The slowdown is detailed in the 30th edition of the Kenya Economic Update, which attributes the tempered growth to both structural and short-term challenges. While Kenya’s agriculture and services sectors remain resilient, their performance has weakened, with risks of further deceleration.
A tighter macroeconomic policy framework and declining private-sector confidence have emerged as significant constraints. Business sentiment had already been subdued before the Gen Z protests in June, while the April 2024 floods severely affected household livelihoods, particularly in urban areas, reducing private consumption. The industrial sector has also struggled, with weaker housing demand and high interest rates slowing construction activities.
Qimiao Fan, World Bank Country Director for Kenya, Rwanda, Somalia, and Uganda, warned of the potential consequences of reduced growth on job creation and poverty reduction. He underscored the importance of tackling corruption, addressing fiscal vulnerabilities, and improving the overall business environment to unlock Kenya’s economic potential.
Kenya’s fiscal constraints further complicate its economic outlook. With limited external borrowing options, rising domestic borrowing has driven up interest rates, crowding out private-sector credit. Interest payments now account for 5.3% of GDP, consuming nearly one-third of total revenues and grants. Although a projected primary surplus in FY24/25 offers some relief, high-interest payments continue to keep financing needs elevated.
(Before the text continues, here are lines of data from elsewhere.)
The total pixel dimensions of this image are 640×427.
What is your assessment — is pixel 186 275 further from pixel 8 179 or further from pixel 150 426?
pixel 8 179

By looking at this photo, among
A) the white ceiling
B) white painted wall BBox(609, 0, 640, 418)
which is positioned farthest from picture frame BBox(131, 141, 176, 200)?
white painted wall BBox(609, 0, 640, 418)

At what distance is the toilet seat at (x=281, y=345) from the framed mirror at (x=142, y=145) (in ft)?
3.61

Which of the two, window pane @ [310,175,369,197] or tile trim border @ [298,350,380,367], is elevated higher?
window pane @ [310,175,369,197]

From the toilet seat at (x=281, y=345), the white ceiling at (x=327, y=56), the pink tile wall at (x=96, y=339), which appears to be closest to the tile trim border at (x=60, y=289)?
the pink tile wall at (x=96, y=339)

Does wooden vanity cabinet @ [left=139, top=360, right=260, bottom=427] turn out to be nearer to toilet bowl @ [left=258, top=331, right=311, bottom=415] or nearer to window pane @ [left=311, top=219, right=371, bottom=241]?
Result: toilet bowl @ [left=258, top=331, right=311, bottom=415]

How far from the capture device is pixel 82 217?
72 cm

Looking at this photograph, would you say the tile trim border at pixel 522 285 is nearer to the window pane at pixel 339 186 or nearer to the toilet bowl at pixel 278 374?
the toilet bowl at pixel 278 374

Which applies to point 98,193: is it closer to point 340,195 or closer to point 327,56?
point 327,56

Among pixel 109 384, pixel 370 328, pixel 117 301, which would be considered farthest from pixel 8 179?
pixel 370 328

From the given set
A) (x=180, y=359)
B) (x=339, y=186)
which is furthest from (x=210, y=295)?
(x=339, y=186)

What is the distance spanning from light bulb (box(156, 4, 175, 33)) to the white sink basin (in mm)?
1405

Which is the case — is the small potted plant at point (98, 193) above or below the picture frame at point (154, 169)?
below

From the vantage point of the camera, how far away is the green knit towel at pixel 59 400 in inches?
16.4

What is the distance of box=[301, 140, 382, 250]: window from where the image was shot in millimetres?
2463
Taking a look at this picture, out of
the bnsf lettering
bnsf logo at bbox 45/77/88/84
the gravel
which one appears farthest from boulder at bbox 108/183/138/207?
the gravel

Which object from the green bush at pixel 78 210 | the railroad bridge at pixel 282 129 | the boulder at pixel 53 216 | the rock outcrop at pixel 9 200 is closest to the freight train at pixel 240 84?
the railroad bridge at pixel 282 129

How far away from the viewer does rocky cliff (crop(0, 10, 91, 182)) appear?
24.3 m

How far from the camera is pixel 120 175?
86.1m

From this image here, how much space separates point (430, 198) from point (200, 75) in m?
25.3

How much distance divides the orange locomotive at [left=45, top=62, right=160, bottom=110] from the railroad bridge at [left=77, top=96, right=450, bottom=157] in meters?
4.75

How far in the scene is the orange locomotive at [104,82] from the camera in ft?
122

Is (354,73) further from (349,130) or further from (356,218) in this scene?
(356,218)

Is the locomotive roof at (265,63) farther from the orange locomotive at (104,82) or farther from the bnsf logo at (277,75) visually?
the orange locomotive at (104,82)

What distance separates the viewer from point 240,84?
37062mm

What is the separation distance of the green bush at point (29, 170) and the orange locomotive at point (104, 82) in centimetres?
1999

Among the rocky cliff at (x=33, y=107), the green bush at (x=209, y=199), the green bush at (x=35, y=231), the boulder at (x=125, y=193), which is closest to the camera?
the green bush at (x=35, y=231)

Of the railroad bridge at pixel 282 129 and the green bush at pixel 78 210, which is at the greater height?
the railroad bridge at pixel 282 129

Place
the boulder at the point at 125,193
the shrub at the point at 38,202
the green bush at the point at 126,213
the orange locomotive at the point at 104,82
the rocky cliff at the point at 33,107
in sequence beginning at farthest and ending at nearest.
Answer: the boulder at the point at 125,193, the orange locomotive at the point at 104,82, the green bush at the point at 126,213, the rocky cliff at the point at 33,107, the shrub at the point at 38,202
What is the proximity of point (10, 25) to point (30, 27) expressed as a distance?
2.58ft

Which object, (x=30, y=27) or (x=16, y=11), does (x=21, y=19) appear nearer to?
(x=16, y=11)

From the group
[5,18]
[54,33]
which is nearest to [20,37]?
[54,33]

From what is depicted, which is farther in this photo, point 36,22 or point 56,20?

The World Bank emphasized the need for equitable fiscal consolidation. This requires more efficient, transparent, and targeted spending to support service delivery, protect vulnerable populations, and reduce waste. Strategic revenue mobilization, fiscal discipline, and growth-oriented policies are critical to reducing debt vulnerabilities and fostering economic stability.
Inclusive growth remains a central theme in the report, with a special focus on women’s economic empowerment. The World Bank highlighted the transformative potential of empowering women to actively participate in and benefit from economic activities. This approach, the report argues, would not only boost productivity but also help alleviate socioeconomic pressures by creating more sustainable and equitable opportunities.